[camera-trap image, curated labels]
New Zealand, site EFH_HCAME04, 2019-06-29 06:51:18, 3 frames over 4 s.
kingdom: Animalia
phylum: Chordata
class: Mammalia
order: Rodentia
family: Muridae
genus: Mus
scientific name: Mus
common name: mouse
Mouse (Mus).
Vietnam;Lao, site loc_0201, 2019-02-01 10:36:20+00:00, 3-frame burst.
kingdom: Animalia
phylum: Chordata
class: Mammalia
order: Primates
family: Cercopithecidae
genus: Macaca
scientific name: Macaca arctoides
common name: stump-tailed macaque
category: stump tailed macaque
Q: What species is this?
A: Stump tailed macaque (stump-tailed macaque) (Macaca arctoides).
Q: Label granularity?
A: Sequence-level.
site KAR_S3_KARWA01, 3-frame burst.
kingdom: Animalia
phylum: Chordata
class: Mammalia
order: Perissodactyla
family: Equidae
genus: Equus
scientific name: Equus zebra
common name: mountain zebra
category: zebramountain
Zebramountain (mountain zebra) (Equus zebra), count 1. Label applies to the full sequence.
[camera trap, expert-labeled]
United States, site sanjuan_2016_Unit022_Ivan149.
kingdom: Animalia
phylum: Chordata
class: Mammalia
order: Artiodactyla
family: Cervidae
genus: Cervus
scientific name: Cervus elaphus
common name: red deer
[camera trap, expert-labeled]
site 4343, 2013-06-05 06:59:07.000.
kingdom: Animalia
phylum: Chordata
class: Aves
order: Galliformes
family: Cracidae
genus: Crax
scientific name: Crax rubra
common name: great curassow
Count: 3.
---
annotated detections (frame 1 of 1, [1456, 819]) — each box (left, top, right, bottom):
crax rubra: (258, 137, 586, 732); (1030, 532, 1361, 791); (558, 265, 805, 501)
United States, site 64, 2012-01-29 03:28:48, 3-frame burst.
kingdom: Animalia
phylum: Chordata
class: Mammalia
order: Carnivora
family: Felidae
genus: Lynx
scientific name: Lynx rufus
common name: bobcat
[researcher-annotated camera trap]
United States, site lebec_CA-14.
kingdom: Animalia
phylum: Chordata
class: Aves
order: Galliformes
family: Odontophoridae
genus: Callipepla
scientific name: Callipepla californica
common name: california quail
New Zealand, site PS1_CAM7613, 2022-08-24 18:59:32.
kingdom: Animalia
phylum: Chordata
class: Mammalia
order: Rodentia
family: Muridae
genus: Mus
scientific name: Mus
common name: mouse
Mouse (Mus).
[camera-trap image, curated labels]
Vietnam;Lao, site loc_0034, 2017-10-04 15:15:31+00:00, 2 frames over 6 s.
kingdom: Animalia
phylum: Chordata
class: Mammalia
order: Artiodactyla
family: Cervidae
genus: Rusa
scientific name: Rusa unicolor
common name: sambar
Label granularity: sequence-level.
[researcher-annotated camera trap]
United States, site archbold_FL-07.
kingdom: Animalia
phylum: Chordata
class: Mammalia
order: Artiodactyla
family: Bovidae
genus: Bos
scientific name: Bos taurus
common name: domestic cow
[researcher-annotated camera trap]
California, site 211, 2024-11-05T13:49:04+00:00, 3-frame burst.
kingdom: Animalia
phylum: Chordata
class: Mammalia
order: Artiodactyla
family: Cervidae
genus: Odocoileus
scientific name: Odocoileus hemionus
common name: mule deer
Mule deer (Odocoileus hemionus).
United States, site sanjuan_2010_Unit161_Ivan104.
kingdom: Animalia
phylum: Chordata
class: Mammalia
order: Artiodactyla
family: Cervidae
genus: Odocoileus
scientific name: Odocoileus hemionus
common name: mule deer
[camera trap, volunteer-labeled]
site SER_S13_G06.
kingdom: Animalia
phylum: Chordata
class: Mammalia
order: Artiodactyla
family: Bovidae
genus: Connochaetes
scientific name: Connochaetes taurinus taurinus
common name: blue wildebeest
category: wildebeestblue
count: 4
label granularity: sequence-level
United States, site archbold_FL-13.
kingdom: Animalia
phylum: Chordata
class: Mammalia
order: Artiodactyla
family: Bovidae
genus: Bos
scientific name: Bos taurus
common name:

• WHAT YOU NEED TO DO: Copy the entries word for word. Start at the first line and end with the line containing "Vietnam;Lao, site loc_0201, 2019-02-01".

• EXERCISE ANSWER:
[camera-trap image, curated labels]
New Zealand, site EFH_HCAME04, 2019-06-29 06:51:18, 3 frames over 4 s.
kingdom: Animalia
phylum: Chordata
class: Mammalia
order: Rodentia
family: Muridae
genus: Mus
scientific name: Mus
common name: mouse
Mouse (Mus).
Vietnam;Lao, site loc_0201, 2019-02-01 10:36:20+00:00, 3-frame burst.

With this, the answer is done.